- Your instructions: Retype each of the records below word for word, in the same order.

==== Material to process ====

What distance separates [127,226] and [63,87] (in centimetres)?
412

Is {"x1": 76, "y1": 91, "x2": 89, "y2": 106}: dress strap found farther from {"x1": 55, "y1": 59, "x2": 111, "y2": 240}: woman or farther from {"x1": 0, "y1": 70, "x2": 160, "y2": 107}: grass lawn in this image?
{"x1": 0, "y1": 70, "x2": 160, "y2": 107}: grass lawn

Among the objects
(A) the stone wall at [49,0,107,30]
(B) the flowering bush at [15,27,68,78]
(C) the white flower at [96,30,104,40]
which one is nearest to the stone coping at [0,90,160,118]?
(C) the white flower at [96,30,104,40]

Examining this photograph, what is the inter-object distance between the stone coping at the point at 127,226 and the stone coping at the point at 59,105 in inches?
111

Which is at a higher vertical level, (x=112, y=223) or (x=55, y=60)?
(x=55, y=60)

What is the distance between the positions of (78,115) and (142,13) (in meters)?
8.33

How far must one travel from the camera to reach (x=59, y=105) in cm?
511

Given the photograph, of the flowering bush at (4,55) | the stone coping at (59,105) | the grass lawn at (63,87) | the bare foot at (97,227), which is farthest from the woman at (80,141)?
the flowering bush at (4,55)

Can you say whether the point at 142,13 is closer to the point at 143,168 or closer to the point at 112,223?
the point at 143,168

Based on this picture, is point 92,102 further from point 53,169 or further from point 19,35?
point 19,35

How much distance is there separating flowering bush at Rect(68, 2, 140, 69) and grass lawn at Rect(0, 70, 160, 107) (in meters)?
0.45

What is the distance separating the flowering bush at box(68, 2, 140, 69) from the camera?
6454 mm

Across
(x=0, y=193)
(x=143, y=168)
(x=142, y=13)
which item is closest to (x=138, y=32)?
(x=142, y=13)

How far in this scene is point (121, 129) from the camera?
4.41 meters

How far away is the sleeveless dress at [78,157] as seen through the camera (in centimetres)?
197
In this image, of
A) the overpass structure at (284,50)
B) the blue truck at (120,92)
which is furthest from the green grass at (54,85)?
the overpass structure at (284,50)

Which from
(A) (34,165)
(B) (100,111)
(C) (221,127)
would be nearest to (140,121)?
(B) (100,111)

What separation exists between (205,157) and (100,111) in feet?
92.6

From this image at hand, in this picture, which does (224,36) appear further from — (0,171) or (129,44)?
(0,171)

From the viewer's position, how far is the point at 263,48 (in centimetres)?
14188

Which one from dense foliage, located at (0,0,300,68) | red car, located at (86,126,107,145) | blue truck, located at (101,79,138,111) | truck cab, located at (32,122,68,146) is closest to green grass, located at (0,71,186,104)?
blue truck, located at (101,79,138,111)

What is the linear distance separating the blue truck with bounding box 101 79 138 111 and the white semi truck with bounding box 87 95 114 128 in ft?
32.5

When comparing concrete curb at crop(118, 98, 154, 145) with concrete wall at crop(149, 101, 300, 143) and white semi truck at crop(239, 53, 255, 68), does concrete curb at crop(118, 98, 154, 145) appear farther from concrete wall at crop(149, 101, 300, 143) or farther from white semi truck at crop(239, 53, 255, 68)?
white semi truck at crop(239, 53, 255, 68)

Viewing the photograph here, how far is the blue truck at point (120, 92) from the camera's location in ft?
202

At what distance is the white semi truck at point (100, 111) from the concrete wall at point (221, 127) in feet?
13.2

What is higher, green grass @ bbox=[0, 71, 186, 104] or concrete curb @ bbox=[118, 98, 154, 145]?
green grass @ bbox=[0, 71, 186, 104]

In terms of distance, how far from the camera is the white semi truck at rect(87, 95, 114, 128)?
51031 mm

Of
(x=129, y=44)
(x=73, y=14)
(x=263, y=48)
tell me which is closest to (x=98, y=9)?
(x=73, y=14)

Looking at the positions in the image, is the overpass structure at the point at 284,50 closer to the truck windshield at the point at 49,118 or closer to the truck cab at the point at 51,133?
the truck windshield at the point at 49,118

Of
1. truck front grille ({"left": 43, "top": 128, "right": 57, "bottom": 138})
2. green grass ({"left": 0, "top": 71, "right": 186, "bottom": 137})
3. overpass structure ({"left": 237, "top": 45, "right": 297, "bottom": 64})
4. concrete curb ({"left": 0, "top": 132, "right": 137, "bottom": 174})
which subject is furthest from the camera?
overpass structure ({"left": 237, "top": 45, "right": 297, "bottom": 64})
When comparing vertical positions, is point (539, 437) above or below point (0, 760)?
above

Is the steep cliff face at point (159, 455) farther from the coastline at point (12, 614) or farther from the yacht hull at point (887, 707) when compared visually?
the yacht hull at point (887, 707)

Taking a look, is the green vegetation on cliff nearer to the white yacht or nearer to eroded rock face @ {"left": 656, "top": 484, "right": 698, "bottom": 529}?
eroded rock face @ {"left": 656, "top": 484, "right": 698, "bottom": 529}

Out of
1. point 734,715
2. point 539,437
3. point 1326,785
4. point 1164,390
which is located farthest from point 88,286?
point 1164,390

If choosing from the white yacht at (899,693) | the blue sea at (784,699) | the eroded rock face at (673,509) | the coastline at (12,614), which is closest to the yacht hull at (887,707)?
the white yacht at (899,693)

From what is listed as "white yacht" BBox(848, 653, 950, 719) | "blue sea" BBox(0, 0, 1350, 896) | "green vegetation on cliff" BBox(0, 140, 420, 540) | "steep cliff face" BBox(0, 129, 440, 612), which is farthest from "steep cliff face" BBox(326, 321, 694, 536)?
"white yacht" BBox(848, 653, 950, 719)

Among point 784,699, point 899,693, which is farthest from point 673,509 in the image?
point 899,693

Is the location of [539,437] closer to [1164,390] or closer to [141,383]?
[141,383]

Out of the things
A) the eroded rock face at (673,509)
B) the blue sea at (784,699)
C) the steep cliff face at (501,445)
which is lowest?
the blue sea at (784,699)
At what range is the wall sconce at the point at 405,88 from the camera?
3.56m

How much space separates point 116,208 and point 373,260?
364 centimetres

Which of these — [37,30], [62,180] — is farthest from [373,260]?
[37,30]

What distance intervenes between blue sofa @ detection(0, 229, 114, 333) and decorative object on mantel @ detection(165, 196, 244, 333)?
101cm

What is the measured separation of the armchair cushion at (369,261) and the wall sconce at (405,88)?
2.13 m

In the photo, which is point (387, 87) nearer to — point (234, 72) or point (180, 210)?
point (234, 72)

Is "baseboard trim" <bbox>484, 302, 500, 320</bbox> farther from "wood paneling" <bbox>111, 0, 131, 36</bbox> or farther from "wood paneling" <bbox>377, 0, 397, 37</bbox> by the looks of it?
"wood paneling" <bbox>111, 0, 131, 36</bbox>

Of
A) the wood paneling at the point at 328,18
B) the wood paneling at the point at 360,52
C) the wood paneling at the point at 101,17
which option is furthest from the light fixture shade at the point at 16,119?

====

- Expected answer:
What distance separates [127,226] and [63,87] (in centimetres)?
412

Is {"x1": 76, "y1": 91, "x2": 89, "y2": 106}: dress strap found farther from {"x1": 55, "y1": 59, "x2": 111, "y2": 240}: woman or farther from {"x1": 0, "y1": 70, "x2": 160, "y2": 107}: grass lawn in this image?
{"x1": 0, "y1": 70, "x2": 160, "y2": 107}: grass lawn

Among the objects
(A) the stone wall at [49,0,107,30]
(B) the flowering bush at [15,27,68,78]
(C) the white flower at [96,30,104,40]
which one is nearest to the stone coping at [0,90,160,118]?
(C) the white flower at [96,30,104,40]

Examining this photograph, what is the inter-object distance between the stone coping at the point at 127,226 and the stone coping at the point at 59,105 in inches?
111

Which is at a higher vertical level, (x=112, y=223) or (x=55, y=60)?
(x=55, y=60)

What is the distance between the positions of (78,115) and (142,13) (in meters)?
8.33

How far must one travel from the camera to reach (x=59, y=105) in cm?
511

Given the photograph, of the flowering bush at (4,55) | the stone coping at (59,105) | the grass lawn at (63,87) | the bare foot at (97,227), which is farthest from the woman at (80,141)?
the flowering bush at (4,55)

Can you say whether the point at 142,13 is closer to the point at 143,168 or closer to the point at 112,223?
the point at 143,168

Based on this picture, is point 92,102 further from point 53,169 or further from point 19,35?
point 19,35

How much distance is there separating flowering bush at Rect(68, 2, 140, 69) and grass lawn at Rect(0, 70, 160, 107) (in meters)?
0.45

What is the distance separating the flowering bush at box(68, 2, 140, 69) from the camera?
6454 mm

Across
(x=0, y=193)
(x=143, y=168)
(x=142, y=13)
which item is closest to (x=138, y=32)?
(x=142, y=13)

How far in this scene is point (121, 129) from the camera?
4.41 meters

How far away is the sleeveless dress at [78,157] as seen through the camera (in centimetres)?
197
In this image, of
A) the overpass structure at (284,50)
B) the blue truck at (120,92)
which is furthest from the green grass at (54,85)?
the overpass structure at (284,50)

Which from
(A) (34,165)
(B) (100,111)
(C) (221,127)
would be nearest to (140,121)?
(B) (100,111)

What separation exists between (205,157) and (100,111) in feet?
92.6

From this image at hand, in this picture, which does (224,36) appear further from — (0,171) or (129,44)?
(0,171)

From the viewer's position, how far is the point at 263,48 (in centimetres)?
14188

Which one from dense foliage, located at (0,0,300,68) | red car, located at (86,126,107,145) | blue truck, located at (101,79,138,111) | truck cab, located at (32,122,68,146) is closest to green grass, located at (0,71,186,104)?
blue truck, located at (101,79,138,111)

What is the linear distance separating the blue truck with bounding box 101 79 138 111 and the white semi truck with bounding box 87 95 114 128 in ft?
32.5

When comparing concrete curb at crop(118, 98, 154, 145) with concrete wall at crop(149, 101, 300, 143) and white semi truck at crop(239, 53, 255, 68), does concrete curb at crop(118, 98, 154, 145) appear farther from concrete wall at crop(149, 101, 300, 143) or farther from white semi truck at crop(239, 53, 255, 68)?
white semi truck at crop(239, 53, 255, 68)

Viewing the photograph here, how far is the blue truck at point (120, 92) from the camera's location in ft?
202

At what distance is the white semi truck at point (100, 111) from the concrete wall at point (221, 127) in feet?
13.2

What is higher, green grass @ bbox=[0, 71, 186, 104] or concrete curb @ bbox=[118, 98, 154, 145]?
green grass @ bbox=[0, 71, 186, 104]

In terms of distance, how far from the camera is the white semi truck at rect(87, 95, 114, 128)?
51031 mm

Of
(x=129, y=44)
(x=73, y=14)
(x=263, y=48)
tell me which is closest to (x=98, y=9)?
(x=73, y=14)

Looking at the positions in the image, is the overpass structure at the point at 284,50 closer to the truck windshield at the point at 49,118 or closer to the truck cab at the point at 51,133?
the truck windshield at the point at 49,118

Of
1. truck front grille ({"left": 43, "top": 128, "right": 57, "bottom": 138})
2. green grass ({"left": 0, "top": 71, "right": 186, "bottom": 137})
3. overpass structure ({"left": 237, "top": 45, "right": 297, "bottom": 64})
4. concrete curb ({"left": 0, "top": 132, "right": 137, "bottom": 174})
which subject is furthest from the camera?
overpass structure ({"left": 237, "top": 45, "right": 297, "bottom": 64})
When comparing vertical positions, is point (539, 437) above or below point (0, 760)?
above

Is the steep cliff face at point (159, 455) farther from the coastline at point (12, 614) or farther from the yacht hull at point (887, 707) when compared visually?
the yacht hull at point (887, 707)

Taking a look, is the green vegetation on cliff nearer to the white yacht or nearer to eroded rock face @ {"left": 656, "top": 484, "right": 698, "bottom": 529}?
eroded rock face @ {"left": 656, "top": 484, "right": 698, "bottom": 529}

Out of
1. point 734,715
2. point 539,437
3. point 1326,785
4. point 1164,390
which is located farthest from point 88,286?
point 1164,390

If choosing from the white yacht at (899,693) | the blue sea at (784,699) | the eroded rock face at (673,509) | the coastline at (12,614), which is closest to the yacht hull at (887,707)?
the white yacht at (899,693)

From what is listed as "white yacht" BBox(848, 653, 950, 719) | "blue sea" BBox(0, 0, 1350, 896) | "green vegetation on cliff" BBox(0, 140, 420, 540) | "steep cliff face" BBox(0, 129, 440, 612), which is farthest from "steep cliff face" BBox(326, 321, 694, 536)?
"white yacht" BBox(848, 653, 950, 719)

Among point 784,699, point 899,693, which is farthest from point 673,509 in the image?
point 899,693

Is the location of [539,437] closer to [1164,390] or closer to [141,383]?
[141,383]

Out of the things
A) the eroded rock face at (673,509)
B) the blue sea at (784,699)
C) the steep cliff face at (501,445)
which is lowest?
the blue sea at (784,699)
At what range is the wall sconce at the point at 405,88 from the camera?
3.56m

How much space separates point 116,208 and point 373,260?
364 centimetres

Which of these — [37,30], [62,180] — is farthest from [373,260]?
[37,30]

What distance intervenes between blue sofa @ detection(0, 229, 114, 333) and decorative object on mantel @ detection(165, 196, 244, 333)?
101cm

What is the measured separation of the armchair cushion at (369,261) and the wall sconce at (405,88)?
2.13 m

In the photo, which is point (387, 87) nearer to — point (234, 72) or point (180, 210)?
point (234, 72)

Is "baseboard trim" <bbox>484, 302, 500, 320</bbox> farther from "wood paneling" <bbox>111, 0, 131, 36</bbox> or farther from "wood paneling" <bbox>377, 0, 397, 37</bbox> by the looks of it?
"wood paneling" <bbox>111, 0, 131, 36</bbox>

Of
A) the wood paneling at the point at 328,18
B) the wood paneling at the point at 360,52
C) the wood paneling at the point at 101,17
which option is furthest from the light fixture shade at the point at 16,119?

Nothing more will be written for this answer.